Whereas the antitrust rules on a number of once-condemned business practices (e.g., vertical non-price restraints, resale price maintenance, price squeezes) have become more economically sensible in the last few decades, the law on tying remains an embarrassment. The sad state of the doctrine is evident in a federal district court’s recent denial of Viacom’s motion to dismiss a tying action by Cablevision.
According to Cablevision’s complaint, Viacom threatened to impose a substantial financial “penalty” (probably by denying a discount) unless Cablevision licensed Viacom’s less popular television programming (the “Suite Networks”) along with its popular “Core Networks” of Nickelodeon, Comedy Central, BET, and MTV. This arrangement, Cablevision insisted, amounted to a per se illegal tie-in of the Suite Networks to the Core Networks.
Similar tying actions based on cable bundling have failed, and I have previously explained why cable bundling like this is, in fact, efficient. But putting aside whether the tie-in at issue here was efficient, the district court’s order is troubling because it illustrates how very unconcerned with efficiency tying doctrine is.
First, the district court rejected–correctly, under ill-founded precedents–Viacom’s argument that Cablevision was required to plead an anticompetitive effect. It concluded that Cablevision had to allege only four elements: separate tying and tied products, coercion by the seller to force purchase of the tied product along with the tying product, the seller’s possession of market power in the tying product market, and the involvement of a “not insubstantial” dollar volume of commerce in the tied product market. Once these elements are alleged, the court said,
plaintiffs need not allege, let alone prove, facts addressed to the anticompetitive effects element.

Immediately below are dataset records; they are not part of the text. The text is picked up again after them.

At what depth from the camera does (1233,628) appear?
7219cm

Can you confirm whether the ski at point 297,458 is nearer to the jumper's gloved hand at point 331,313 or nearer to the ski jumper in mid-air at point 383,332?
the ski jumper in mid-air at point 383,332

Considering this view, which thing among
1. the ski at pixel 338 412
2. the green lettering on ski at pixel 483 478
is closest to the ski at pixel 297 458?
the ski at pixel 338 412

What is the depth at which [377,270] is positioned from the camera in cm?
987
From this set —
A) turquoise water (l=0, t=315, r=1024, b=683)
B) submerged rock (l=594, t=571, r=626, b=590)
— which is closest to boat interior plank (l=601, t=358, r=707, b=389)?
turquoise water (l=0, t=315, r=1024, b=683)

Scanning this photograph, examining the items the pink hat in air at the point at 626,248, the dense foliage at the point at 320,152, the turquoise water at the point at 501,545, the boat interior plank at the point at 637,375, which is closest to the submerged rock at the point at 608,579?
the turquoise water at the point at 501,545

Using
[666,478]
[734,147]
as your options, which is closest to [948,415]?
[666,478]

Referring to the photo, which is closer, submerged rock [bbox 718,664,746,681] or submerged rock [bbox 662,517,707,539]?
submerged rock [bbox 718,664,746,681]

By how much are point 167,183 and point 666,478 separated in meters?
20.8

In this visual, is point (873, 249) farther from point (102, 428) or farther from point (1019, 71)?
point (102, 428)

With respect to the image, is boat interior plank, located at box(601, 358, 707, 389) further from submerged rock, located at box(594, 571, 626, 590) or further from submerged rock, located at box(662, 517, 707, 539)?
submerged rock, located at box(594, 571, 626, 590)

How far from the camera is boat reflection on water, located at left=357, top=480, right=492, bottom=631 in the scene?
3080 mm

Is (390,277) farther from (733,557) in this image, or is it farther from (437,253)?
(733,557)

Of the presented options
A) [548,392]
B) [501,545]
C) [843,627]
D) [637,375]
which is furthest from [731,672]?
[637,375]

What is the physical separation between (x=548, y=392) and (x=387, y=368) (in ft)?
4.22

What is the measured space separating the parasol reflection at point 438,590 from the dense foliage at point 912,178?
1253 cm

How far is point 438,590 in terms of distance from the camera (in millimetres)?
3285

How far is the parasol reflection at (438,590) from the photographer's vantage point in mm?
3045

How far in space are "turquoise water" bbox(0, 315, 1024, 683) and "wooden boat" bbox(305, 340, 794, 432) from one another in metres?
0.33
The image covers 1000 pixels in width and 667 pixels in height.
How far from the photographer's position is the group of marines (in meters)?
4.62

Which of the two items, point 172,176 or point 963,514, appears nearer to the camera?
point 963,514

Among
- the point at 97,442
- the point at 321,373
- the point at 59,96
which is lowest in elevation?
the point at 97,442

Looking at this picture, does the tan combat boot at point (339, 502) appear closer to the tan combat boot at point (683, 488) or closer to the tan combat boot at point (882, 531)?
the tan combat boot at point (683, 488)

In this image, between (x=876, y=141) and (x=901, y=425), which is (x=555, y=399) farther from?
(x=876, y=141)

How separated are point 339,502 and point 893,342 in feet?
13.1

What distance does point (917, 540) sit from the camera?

If a plaintiff succeeds in establishing the existence of sufficient market power to create a per se violation, the plaintiff is also relieved of the burden of rebutting any justification the defendant may offer for the tie.
In other words, if a tying plaintiff establishes the four elements listed above, the efficiency of the challenged tie-in is completely irrelevant. And if a plaintiff merely pleads those four elements, it is entitled to proceed to discovery, which can be crippling for antitrust defendants and often causes them to settle even non-meritorious cases. Given that a great many tie-ins involving the four elements listed above are, in fact, efficient, this is a terrible rule. It is, however, the law as established in the Supreme Court’s Jefferson Parish decision. The blame for this silliness therefore rests on that Court, not the district court here.
But the Cablevision order includes a second unfortunate feature for which the district court and the Supreme Court share responsibility. Having concluded that Cablevision was not required to plead anticompetitive effect, the court went on to say that Cablevision “ha[d], in any event, pleaded facts sufficient to support plausibly an inference of anticompetitive effect.” Those alleged facts were that Cablevision would have bought content from another seller but for the tie-in:
Cablevision alleges that if it were not forced to carry the Suite Networks, it “would carry other networks on the numerous channel slots that Viacom’s Suite Networks currently occupy.” (Compl. par. 10.) Cablevision also alleges that Cablevision would buy other “general programming networks” from Viacom’s competitors absent the tying arrangement. (Id.)
In other words, the district court reasoned, Cablevision alleged anticompetitive harm merely by pleading that Viacom’s conduct reduced some sales opportunities for its rivals.
But harm to a competitor, standing alone, is not harm to competition. To establish true anticompetitive harm, Cablevision would have to show that Viacom’s tie-in reduced its rivals’ sales by so much that they lost scale efficiencies so that their average per-unit costs rose. To make that showing, Cablevision would have to show (or allege, at the motion to dismiss stage) that Viacom’s tying occasioned substantial foreclosure of sales opportunities in the tied product market. “Some” reduction in sales to rivals–while perhaps anticompetitor–is simply not sufficient to show anticompetitive harm.
Because the Supreme Court has emphasized time and again that mere harm to a competitor is not harm to competition, the gaffe here is primarily the district court’s fault. But at least a little blame should fall on the Supreme Court. That Court has never precisely specified the potential anticompetitive harm from tying: that a tie-in may enhance market power in the tied or tying product markets if, but only if, it results in substantial foreclosure of sales opportunities in the tied product market.
If the Court were to do so, and were to jettison the silly quasi-per se rule of Jefferson Parish, tying doctrine would be far more defensible.
[NOTE: For a more detailed explanation of why substantial tied market foreclosure is a prerequisite to anticompetitive harm from tie-ins, see my article, Appropriate Liability Rules for Tying and Bundled Discounting, 72 Ohio St. L. J. 909 (2011).]